▸ Rows:

= = = = = = =

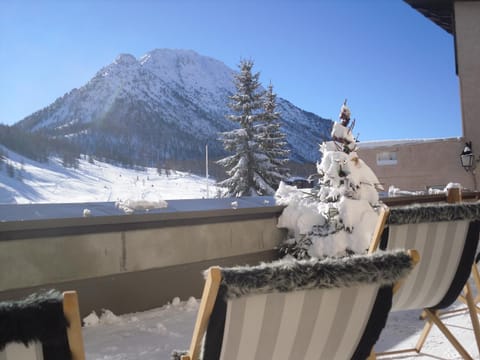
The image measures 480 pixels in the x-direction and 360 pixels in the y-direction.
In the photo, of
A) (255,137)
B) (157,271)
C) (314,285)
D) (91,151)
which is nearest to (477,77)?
(255,137)

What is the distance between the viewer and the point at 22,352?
2.72 ft

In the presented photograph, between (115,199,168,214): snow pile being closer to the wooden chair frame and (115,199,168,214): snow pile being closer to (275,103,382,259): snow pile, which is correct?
(275,103,382,259): snow pile

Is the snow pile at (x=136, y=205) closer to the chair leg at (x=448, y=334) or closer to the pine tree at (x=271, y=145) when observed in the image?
the chair leg at (x=448, y=334)

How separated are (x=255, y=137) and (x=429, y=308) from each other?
2417 cm

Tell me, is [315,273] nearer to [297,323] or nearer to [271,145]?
[297,323]

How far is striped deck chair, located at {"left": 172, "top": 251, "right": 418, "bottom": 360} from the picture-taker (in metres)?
1.04

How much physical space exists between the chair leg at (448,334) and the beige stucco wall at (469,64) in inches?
571

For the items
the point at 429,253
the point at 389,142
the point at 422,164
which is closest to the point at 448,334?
the point at 429,253

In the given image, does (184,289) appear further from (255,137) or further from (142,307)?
(255,137)

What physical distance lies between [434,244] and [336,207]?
9.53 feet

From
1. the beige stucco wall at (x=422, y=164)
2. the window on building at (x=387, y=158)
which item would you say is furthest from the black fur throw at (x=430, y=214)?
the window on building at (x=387, y=158)

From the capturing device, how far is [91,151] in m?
49.3

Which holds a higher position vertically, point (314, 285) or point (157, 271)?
point (314, 285)

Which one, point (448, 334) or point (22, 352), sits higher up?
point (22, 352)
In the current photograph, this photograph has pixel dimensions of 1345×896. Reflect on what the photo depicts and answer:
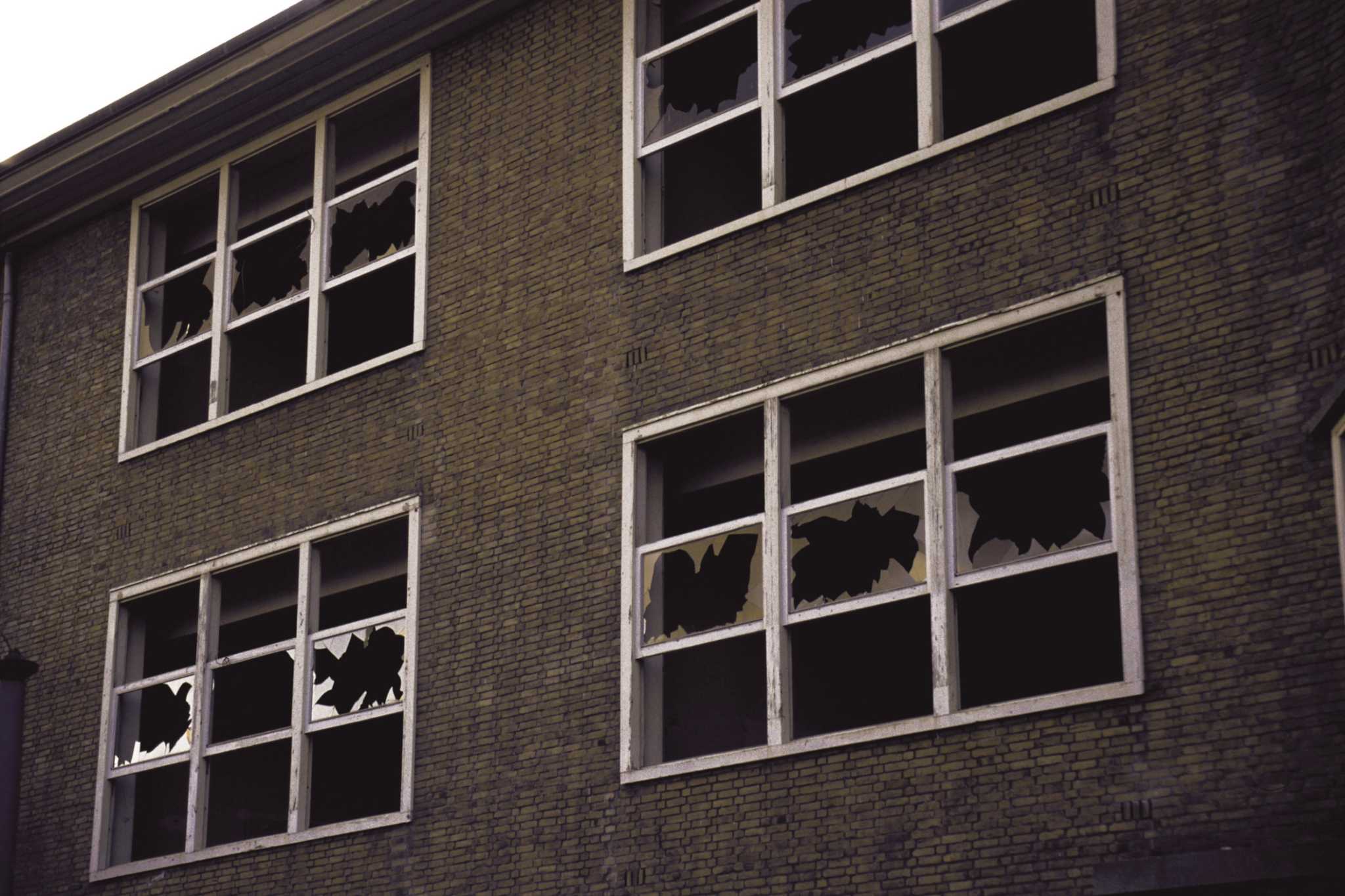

= = = = = = =

▸ What you will do:
Please copy the records from the line holding "Which one, point" through the end of the records, both ends included, keeping the requests and shifting every coordinate in the answers up by 63. Leave the pictures out of your copy.

▸ Task result:
Which one, point (448, 334) or point (22, 352), sits higher up?
point (85, 415)
In the current photograph, this photograph has pixel dimensions of 1345×896. Reflect on what the photo depicts and answer:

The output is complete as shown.